Tuesday, February 25, 2020

Commodore 64 Concept Art, published and Abandon-ware Part 2




HADES NEBULA


Sometime in 1985/1986, Myself (Ned Langman), Darren Melbourne and the rest of us, when not wandering aimlessly around the streets of Welling, would hit the arcades and pile all our cash into games like Xevious, Slap Fight and, best of all, Star Force - an intense space shoot-em-up.

Starforce
Uridium - C64


And when Uridium came out on the C64 in 1986, we were inspired, under the name Paranoid Software (taken from Space Paranoids in Tron) to make Hades Nebula for the Commodore 64 with me on pixel duty and Mark Greenshields coding. Nexus Software published it in 1987.

Recently I found loads of concept art in my attic. This one was supposed to be one of the end of level bosses.


It makes me laugh to read all the notes now! I was only about 17. But it was the law in those days to have a cheesy back-story. And we were hoping to do lots of sequels.



Everyone was obsessed with gray-scale shading back then, so all games had embossed slabs or metal spheres. Sadly, I gave the wrong colour palette data to Mark, so the climactic end of game boss, Emperor Hades' ship (pictured above) was in inverted colours and looked all corrupted!

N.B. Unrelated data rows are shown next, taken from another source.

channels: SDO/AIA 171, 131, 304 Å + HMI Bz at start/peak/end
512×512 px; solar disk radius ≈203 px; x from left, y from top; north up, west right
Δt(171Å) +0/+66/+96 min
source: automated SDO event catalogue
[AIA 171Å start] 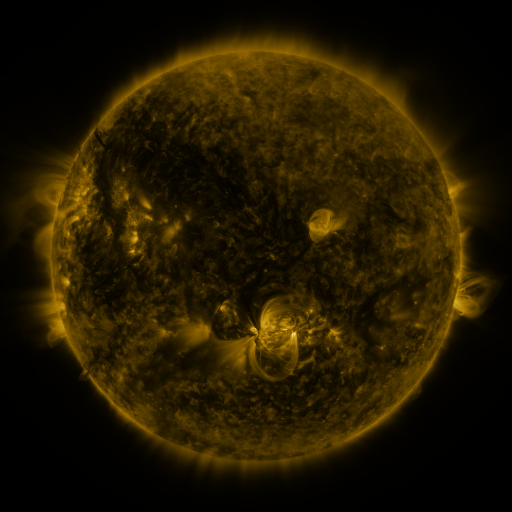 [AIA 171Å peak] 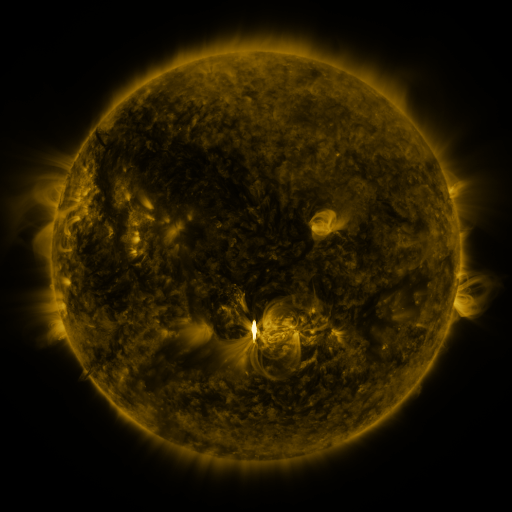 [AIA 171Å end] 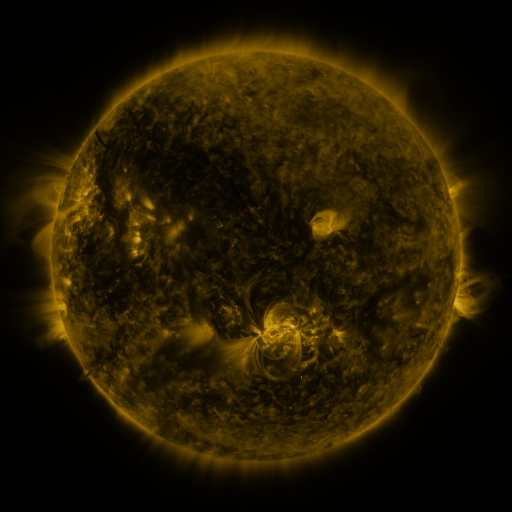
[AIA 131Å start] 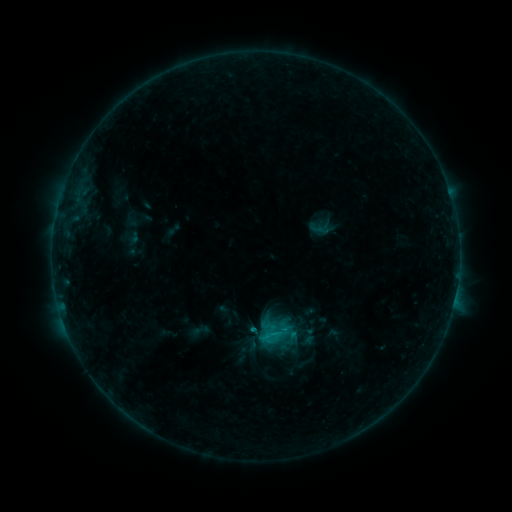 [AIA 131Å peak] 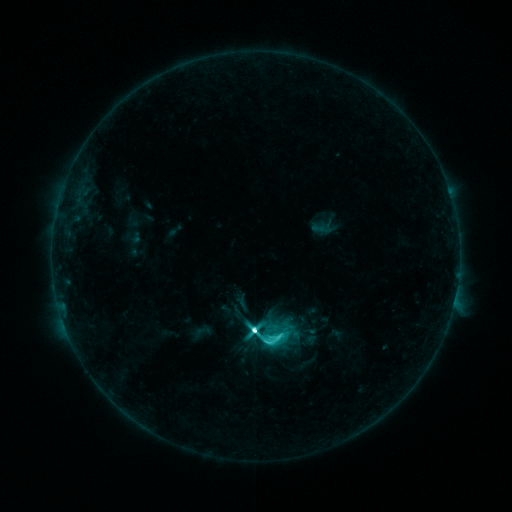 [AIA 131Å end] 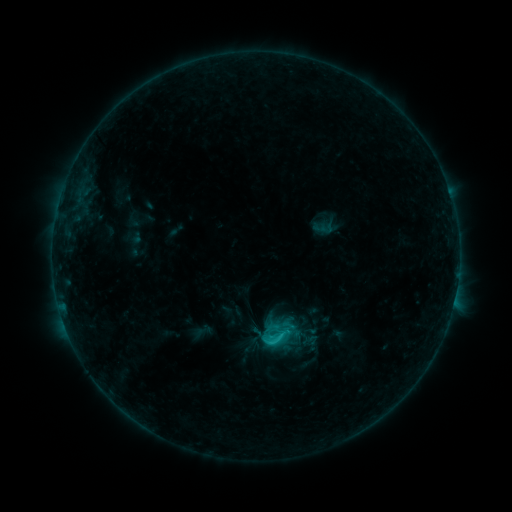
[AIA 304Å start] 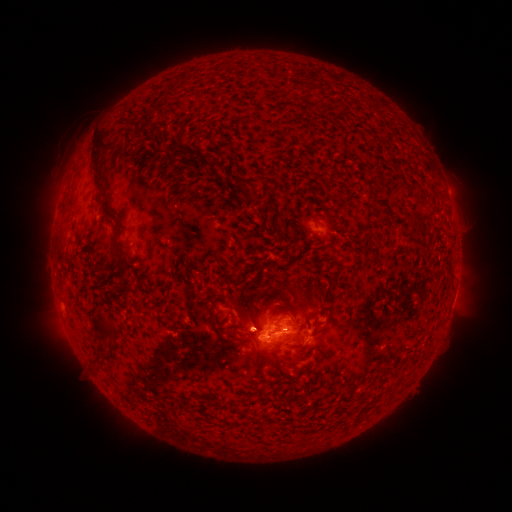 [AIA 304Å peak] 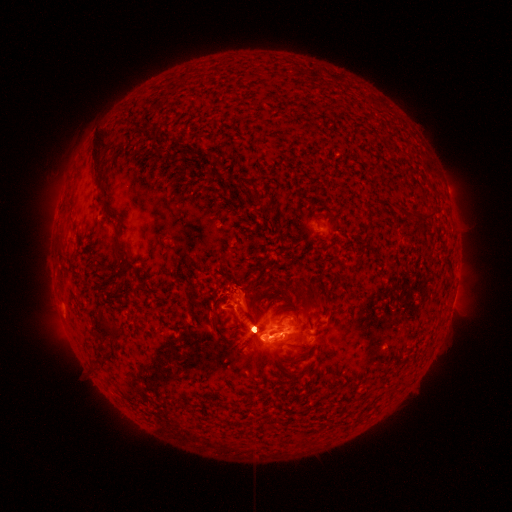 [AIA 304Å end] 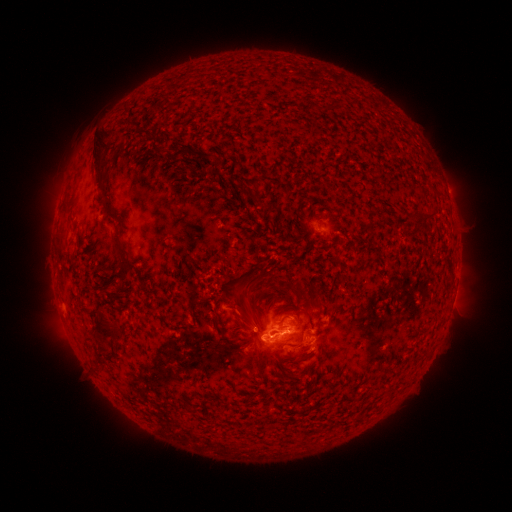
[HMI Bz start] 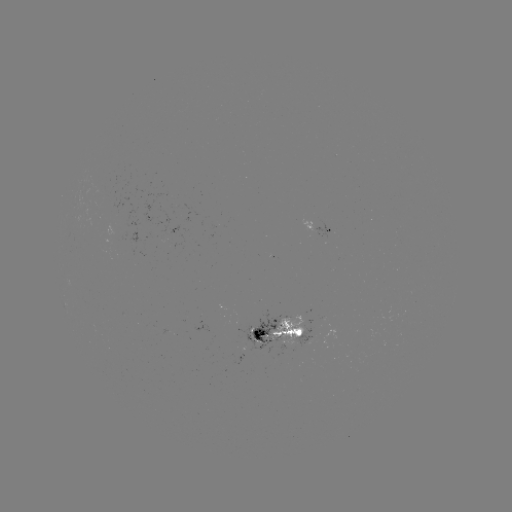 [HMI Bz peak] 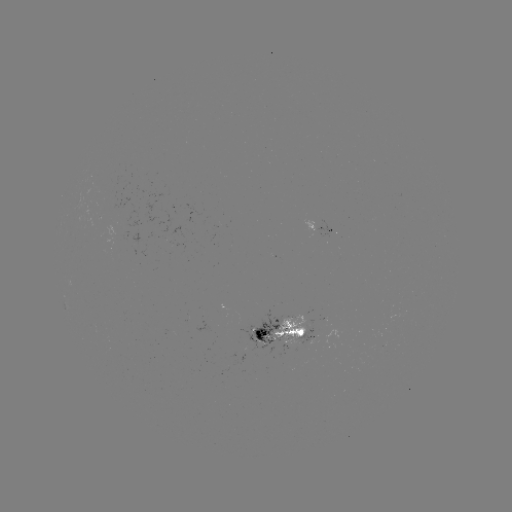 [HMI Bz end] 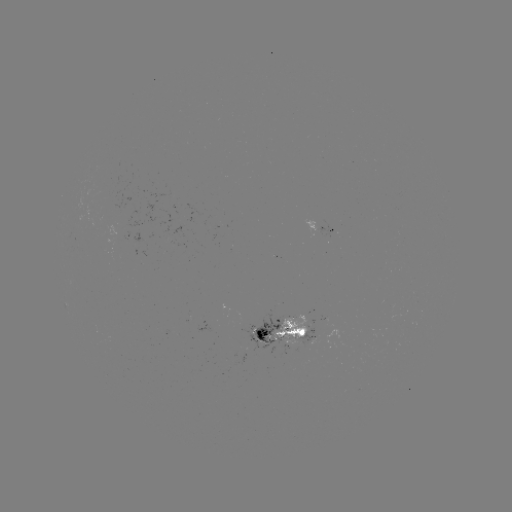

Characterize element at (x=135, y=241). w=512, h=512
emerging-flux region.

That big guy with the gun is not Thanos! It's the big bad Emperor Hades. We were going to have platform shooter levels in the sequel, but that idea mutated into something else.



Aw bless, I remember being really pleased with that when I did it! Just as well I had a day-job. I do remember us all being very excited when we saw the box artwork. Having your first game published and seeing it in the shops was such a high, even if the game was balls-hard to play. 

Image result for hades nebula art

Also, special respect to the late Ben Daglish who composed the excellent music, which I think might be the thing people remember most about the game, but that's cool by me!